The expedition then sailed west, reached the unexplored eastern coast of Australia, which he chartered and claimed for Great Britain. Sailing north, Cook saved the Endeavour after it struck and was grounded on a coral reef.
Overall about 3,200 km (2,000 miles) of Australian coast was surveyed. Cook also confirmed the existence of a passage between Australia and New Guinea (the Torres Strait).
The expedition sailed on, refitted at Batavia in Java, and returned by way of the Indian Ocean and the Cape of Good Hope. It reached England on July 13, 1771.
Voyages of the Resolution
Because the first voyage had not totally disproved old legends of a major southern continent, the Admiralty soon authorised a new expedition. Cook commanded the Resolution, which was accompanied by the Adventure, and again took scientists and artists.

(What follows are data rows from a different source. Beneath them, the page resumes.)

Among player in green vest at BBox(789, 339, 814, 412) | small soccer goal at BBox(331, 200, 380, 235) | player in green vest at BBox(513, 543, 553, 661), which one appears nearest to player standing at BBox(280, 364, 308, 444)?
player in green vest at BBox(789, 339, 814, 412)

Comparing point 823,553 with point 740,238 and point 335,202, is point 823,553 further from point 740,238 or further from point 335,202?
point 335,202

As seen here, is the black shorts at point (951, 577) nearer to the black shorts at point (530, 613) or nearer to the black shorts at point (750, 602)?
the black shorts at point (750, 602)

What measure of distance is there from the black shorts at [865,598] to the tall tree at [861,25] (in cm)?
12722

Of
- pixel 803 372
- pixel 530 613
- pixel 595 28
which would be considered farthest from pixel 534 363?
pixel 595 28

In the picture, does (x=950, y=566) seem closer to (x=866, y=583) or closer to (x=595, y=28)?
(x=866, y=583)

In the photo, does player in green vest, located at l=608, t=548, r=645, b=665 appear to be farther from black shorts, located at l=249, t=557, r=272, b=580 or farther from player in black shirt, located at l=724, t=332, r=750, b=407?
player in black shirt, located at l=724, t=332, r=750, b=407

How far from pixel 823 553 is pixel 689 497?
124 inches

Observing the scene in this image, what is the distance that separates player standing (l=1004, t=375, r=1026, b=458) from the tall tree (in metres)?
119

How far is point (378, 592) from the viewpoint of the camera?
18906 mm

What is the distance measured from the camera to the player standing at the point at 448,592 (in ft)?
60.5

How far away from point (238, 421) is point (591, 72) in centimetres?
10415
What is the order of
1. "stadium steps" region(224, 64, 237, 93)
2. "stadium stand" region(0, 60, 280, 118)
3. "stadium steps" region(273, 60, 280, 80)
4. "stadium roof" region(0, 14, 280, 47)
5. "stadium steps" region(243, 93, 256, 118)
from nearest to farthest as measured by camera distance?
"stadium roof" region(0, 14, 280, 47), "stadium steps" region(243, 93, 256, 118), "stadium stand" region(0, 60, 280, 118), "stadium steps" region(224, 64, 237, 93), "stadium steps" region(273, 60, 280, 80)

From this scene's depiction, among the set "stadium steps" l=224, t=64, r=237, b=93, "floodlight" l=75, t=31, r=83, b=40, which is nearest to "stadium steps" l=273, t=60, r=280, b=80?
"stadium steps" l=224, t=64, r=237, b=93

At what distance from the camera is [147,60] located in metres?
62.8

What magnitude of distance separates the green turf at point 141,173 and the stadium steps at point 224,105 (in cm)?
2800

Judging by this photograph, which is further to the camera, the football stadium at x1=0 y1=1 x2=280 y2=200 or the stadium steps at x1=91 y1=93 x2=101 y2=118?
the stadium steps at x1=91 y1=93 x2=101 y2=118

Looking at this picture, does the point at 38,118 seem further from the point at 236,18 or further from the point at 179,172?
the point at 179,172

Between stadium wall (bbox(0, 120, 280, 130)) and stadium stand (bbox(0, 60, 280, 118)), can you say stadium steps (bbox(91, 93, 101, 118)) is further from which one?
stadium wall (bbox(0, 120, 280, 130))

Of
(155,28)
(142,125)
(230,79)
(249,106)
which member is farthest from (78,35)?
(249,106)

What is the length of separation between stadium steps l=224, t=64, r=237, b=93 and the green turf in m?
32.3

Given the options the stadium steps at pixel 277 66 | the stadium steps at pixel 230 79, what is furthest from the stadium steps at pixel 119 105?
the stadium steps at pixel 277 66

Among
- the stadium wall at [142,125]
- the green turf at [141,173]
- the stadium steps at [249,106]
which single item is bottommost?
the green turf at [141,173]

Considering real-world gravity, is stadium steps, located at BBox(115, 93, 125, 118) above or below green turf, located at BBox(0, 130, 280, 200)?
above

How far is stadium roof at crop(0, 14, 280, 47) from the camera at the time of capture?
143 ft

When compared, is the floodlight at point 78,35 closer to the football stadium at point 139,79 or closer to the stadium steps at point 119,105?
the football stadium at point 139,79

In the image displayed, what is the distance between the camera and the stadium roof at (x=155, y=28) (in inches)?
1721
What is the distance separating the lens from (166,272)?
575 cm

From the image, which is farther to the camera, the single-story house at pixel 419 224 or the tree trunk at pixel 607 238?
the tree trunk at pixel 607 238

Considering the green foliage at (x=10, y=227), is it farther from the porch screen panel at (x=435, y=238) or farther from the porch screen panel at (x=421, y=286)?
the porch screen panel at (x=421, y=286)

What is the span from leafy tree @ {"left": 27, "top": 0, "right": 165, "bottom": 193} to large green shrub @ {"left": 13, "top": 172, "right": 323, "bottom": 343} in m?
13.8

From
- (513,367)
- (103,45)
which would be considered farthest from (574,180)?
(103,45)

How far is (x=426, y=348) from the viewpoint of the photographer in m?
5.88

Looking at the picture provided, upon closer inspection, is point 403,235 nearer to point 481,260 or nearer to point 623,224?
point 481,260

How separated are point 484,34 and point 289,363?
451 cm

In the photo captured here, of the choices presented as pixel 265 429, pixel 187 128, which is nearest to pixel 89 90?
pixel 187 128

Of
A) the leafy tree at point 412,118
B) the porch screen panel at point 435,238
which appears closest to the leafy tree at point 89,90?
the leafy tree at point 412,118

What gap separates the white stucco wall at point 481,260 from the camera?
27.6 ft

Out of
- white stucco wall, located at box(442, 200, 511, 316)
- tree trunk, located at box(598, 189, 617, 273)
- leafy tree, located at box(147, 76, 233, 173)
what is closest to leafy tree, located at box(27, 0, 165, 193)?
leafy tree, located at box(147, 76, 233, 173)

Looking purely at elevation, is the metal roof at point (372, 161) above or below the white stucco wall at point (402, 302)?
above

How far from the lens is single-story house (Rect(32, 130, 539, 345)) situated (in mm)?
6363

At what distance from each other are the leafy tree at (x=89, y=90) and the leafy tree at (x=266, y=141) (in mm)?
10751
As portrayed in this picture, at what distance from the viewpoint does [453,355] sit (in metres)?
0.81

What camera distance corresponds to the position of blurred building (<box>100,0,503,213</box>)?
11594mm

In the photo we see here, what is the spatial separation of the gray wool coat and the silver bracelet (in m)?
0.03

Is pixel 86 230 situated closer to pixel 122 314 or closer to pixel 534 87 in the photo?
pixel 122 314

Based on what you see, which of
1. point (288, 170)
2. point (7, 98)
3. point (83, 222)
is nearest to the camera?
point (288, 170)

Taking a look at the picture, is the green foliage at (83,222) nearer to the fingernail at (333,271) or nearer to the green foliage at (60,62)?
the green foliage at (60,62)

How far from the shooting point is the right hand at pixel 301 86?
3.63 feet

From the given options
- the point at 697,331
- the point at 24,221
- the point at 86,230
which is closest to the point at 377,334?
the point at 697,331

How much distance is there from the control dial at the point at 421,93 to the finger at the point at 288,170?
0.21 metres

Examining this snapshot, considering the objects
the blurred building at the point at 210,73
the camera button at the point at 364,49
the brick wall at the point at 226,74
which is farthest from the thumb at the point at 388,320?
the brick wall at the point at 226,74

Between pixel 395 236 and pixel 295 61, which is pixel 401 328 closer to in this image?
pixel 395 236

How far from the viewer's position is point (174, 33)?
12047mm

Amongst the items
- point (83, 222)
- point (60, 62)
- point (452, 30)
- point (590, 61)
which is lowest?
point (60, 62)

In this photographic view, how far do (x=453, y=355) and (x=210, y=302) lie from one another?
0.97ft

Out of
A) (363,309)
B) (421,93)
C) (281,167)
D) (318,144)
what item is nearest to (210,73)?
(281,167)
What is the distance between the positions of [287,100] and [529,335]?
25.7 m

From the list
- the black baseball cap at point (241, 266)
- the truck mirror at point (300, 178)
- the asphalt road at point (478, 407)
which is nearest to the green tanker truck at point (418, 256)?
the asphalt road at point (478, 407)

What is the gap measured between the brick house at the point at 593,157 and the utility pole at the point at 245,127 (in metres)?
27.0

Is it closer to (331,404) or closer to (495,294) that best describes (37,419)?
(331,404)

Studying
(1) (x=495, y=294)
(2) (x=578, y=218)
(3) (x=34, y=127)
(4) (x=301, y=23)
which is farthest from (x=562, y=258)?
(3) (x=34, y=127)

They left Plymouth on July 13, 1772, and headed for the Cape of Good Hope. Then they travelled south, crossing the Antarctic Circle in January 1773. Finding no continent, they went on to New Zealand and from there explored the South Pacific.
The Resolution and Adventure lost contact, and the latter returned to England, becoming the first vessel to circumnavigate the world from west to east.
The Resolution, however, again crossed the Antarctic Circle, reaching a latitude of 71 degrees 10' S, stopped at Easter Island and Tonga, and explored the New Hebrides, New Caledonia, and Norfolk Island. Finally it crossed the South Pacific again, rounded Cape Horn, crossed the South Atlantic to the Cape of Good Hope, and then sailed north to reach England in July 1775.
Only one man had been lost to disease on the entire voyage. Cook had proved that no great continent existed in the temperate region of the Pacific, but he had become convinced that there was an Antarctic continent. As a result of his successful expeditions, Cook was elected a fellow of the Royal Society.
Promoted to captain, Cook sailed again on the Resolution on July 12, 1776, this time to search for the Northwest Passage from the Pacific side.
At the Cape of Good Hope he was joined by the Discovery. The two ships visited Tahiti. They also discovered Christmas Island and then the Hawaiian Islands, which Cook called the Sandwich Islands, in January 1778. Sailing onward to North America, the expedition landed at Nootka Sound, near Vancouver.
It then went through the Bering Strait into the Arctic Ocean but found ice and no passage. The ships returned to Hawaii for repairs, and Cook was killed there in a skirmish with the Polynesian inhabitants on Feb. 14, 1779. The expedition then returned to England.
James Cook had surveyed and charted thousands of kilometres of coast and had solved many mysteries of the Pacific Ocean area.
He had also opened the northwest American coast to trade and colonisation. Cook handled ships and crews extraordinarily well, avoided scurvy, hitherto the scourge of long sea voyages, and conducted all of his explorations in a remarkably peaceful fashion.